After the release of this CPI data, traders have also increased their bets on the Federal Reserve cutting interest rates, with the market almost fully pricing in a rate cut in June. Traders have also intensified their bets on the Federal Reserve cutting interest rates by a whole percentage point by the end of the year.

"Tariffs or delay in interest rate cuts"

More and more Federal Reserve officials are beginning to worry that Trump's trade policies may trigger a more persistent upward trend in inflation.

Boston Federal Reserve President Susan Collins ( Susan Collins ) recently stated that the Federal Reserve may still have room for rate cuts this year. The interest rate policy is in good shape, and maintaining stability currently seems to be the best option. Tariffs are driving up prices of U.S. goods, which may lead the Federal Reserve to delay rate cuts.

Collins believes that the new price pressures may delay further normalization of interest rate policy, and that maintaining interest rates stable temporarily is the best approach until the impact of tariffs on the economy becomes clearer.

Lorie Logan, the president of the Federal Reserve Bank of Dallas, also warned in her latest speech that Federal Reserve officials must ensure that any inflation triggered by tariffs does not evolve into more persistent inflation.
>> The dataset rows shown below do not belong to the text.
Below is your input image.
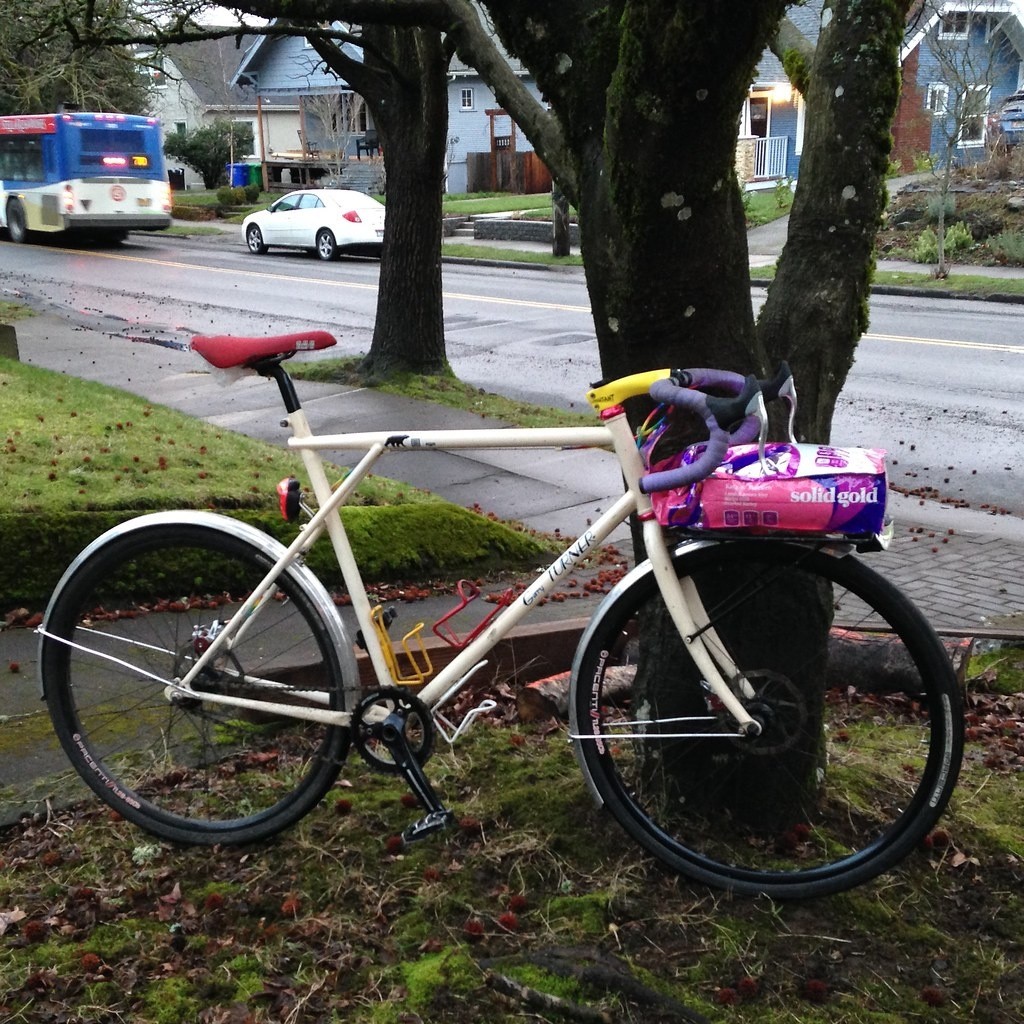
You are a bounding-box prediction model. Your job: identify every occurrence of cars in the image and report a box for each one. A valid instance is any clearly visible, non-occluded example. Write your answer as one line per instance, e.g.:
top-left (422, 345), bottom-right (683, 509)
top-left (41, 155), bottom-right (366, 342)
top-left (997, 86), bottom-right (1024, 149)
top-left (240, 188), bottom-right (387, 260)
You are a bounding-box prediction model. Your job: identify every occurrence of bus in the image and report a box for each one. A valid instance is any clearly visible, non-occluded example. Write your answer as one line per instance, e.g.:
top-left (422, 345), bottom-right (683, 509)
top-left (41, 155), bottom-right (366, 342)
top-left (0, 112), bottom-right (174, 247)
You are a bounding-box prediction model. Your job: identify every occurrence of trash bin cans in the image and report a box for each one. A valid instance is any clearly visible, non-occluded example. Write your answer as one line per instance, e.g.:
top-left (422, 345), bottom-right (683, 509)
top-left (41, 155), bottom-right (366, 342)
top-left (167, 168), bottom-right (185, 190)
top-left (248, 163), bottom-right (263, 192)
top-left (226, 163), bottom-right (250, 188)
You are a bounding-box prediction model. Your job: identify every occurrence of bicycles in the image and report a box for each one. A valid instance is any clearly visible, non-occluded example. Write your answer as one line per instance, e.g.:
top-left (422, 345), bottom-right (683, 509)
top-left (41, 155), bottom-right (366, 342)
top-left (33, 328), bottom-right (967, 902)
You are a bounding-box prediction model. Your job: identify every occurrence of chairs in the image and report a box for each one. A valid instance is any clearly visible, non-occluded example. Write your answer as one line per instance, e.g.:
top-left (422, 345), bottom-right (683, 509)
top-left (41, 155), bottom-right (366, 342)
top-left (298, 129), bottom-right (321, 161)
top-left (356, 129), bottom-right (381, 161)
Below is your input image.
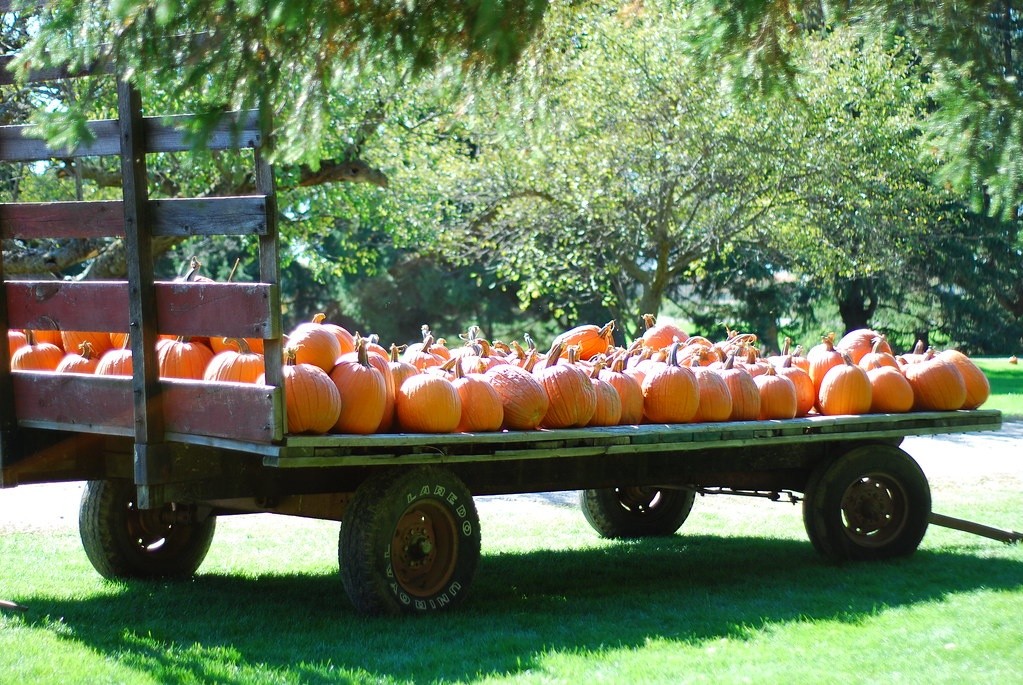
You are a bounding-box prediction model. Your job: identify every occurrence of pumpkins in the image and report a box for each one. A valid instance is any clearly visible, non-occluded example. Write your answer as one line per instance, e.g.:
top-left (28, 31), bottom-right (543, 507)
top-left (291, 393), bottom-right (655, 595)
top-left (8, 307), bottom-right (989, 434)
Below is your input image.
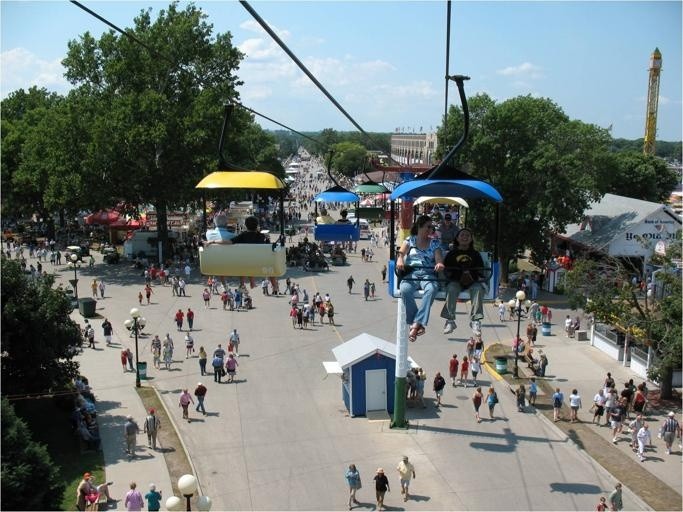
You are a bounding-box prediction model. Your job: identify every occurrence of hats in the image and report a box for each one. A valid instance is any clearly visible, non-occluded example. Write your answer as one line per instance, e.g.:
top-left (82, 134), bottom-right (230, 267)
top-left (376, 469), bottom-right (385, 474)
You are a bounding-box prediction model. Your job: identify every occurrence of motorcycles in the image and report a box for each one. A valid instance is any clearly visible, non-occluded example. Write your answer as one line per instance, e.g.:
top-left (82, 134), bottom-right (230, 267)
top-left (299, 245), bottom-right (339, 273)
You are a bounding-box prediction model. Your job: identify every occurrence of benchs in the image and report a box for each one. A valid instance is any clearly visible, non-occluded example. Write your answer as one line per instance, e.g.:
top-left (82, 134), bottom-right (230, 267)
top-left (75, 489), bottom-right (99, 512)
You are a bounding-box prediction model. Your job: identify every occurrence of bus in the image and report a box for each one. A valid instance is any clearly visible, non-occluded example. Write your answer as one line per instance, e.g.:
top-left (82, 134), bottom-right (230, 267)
top-left (347, 212), bottom-right (370, 240)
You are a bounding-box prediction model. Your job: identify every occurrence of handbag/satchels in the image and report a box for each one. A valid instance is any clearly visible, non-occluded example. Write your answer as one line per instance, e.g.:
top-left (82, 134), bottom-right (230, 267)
top-left (492, 392), bottom-right (498, 403)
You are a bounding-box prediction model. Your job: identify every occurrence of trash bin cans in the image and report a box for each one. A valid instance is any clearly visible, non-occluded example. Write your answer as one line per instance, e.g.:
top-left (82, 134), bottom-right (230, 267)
top-left (495, 357), bottom-right (507, 374)
top-left (542, 322), bottom-right (551, 336)
top-left (135, 362), bottom-right (147, 380)
top-left (78, 297), bottom-right (97, 318)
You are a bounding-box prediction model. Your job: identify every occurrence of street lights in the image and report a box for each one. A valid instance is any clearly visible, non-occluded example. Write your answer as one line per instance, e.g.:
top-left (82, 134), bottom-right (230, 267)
top-left (507, 290), bottom-right (532, 380)
top-left (67, 254), bottom-right (83, 302)
top-left (123, 307), bottom-right (147, 387)
top-left (166, 473), bottom-right (214, 511)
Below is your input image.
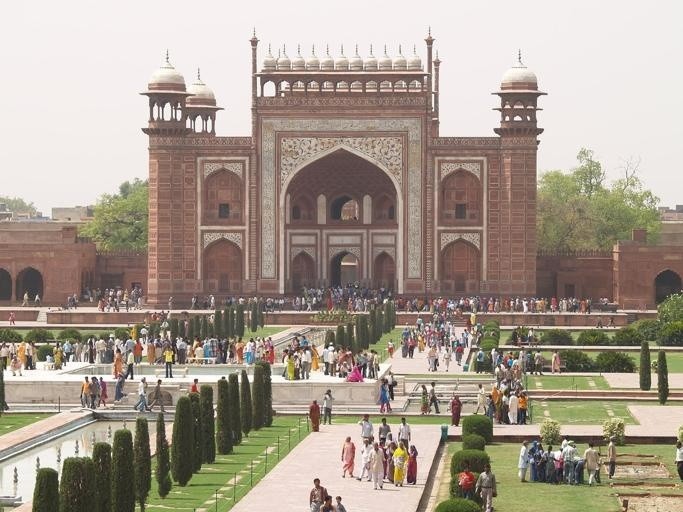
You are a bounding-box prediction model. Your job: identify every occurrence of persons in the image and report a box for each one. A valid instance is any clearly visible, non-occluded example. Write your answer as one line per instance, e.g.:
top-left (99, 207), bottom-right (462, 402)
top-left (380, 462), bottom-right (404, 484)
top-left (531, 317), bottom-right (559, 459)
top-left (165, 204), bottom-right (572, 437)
top-left (309, 400), bottom-right (320, 432)
top-left (458, 464), bottom-right (497, 512)
top-left (1, 283), bottom-right (617, 426)
top-left (607, 436), bottom-right (616, 479)
top-left (309, 479), bottom-right (346, 512)
top-left (342, 414), bottom-right (418, 490)
top-left (517, 435), bottom-right (602, 486)
top-left (675, 441), bottom-right (683, 481)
On April 10th local time, the Dallas Fed released Logan's speech. In the speech, Logan warned that after experiencing the recent round of inflation, the American public's expectations for future price increases may become less stable.

洛根称,"为了可持续地实现我们的双重使命目标,关键在于防止任何与关税相关的物价上涨催生更顽固的通胀。 从目前来看,我认为当下的货币策略立场是恰当的。 ”

Logan pointed out that Trump's unexpectedly high tariffs could raise unemployment and worsen inflation, "The persistence of inflation will depend on how quickly businesses can pass on rising costs, and whether long-term inflation expectations remain stable."

Logan stated that if inflation persists, combined with the experiences of the past few years, it may lead families and businesses to have stronger expectations of future price increases.

Logan stated, "History tells us that once higher inflation expectations become entrenched, the path to restoring price stability will be longer, the labor market weaker, and the economic trauma deeper."

U.S. stocks plummet across the board

On April 10th, Eastern Time, U.S. stocks plummeted across the board, with the Nasdaq at one point dropping over 7%. By the close, the Dow fell by 2.5%, the S&P 500 index dropped by 3.46%, and the Nasdaq decreased by 4.31%.

The "Seven Giants" of the US tech stocks all fell, with Tesla down 7.27%, Meta down 6.74%, Nvidia down 5.91%, Amazon down 5.17%, Apple down 4.24%, Google C down 3.53%, and Microsoft down 2.34%.

In terms of Chinese concept stocks, the Nasdaq Golden Dragon China Index fell by 1.14%, Li Auto rose by 5.3%, GDS Holdings rose by 4.9%, and TAL Education and Xpeng Motors both rose over 3%; Pinduoduo fell over 6%, and Baidu fell over 2%.

On the previous trading day, U.S. stocks rose sharply, with the Nasdaq gaining 12.16%, marking the second-largest single-day increase in the index's history. On that day, U.S. President Trump stated during trading hours that he had authorized a 90-day tariff suspension on certain countries.

Melissa Brown, an executive at SimCorp, stated that investors have become more aware, and uncertainty is a major issue. It is currently difficult to determine whether the market has bottomed out or reached its peak, as both the market narrative and investors' perspectives have changed significantly.

Former U.S. Treasury Secretary and former Federal Reserve Chair Janet Yellen warned that Trump's economic policies represent the "most severe self-harm" under conditions of a well-functioning economy, and the probability of a U.S. economic recession is rising.

Michael Gapen, Chief U.S. Economist at Morgan Stanley, wrote in a recent report that delaying some reciprocal tariffs has indeed helped the market, but it will not reduce uncertainty.

It is worth noting that global investors seem to be losing confidence in the exceptionalism of the United States. U.S. sovereign risk is soaring, and the CDS spreads are rapidly widening. Changes in CDS spreads can reflect changes in the credit risk of sovereign debt, and current data shows that it is nearly as bad as Italy and Greece.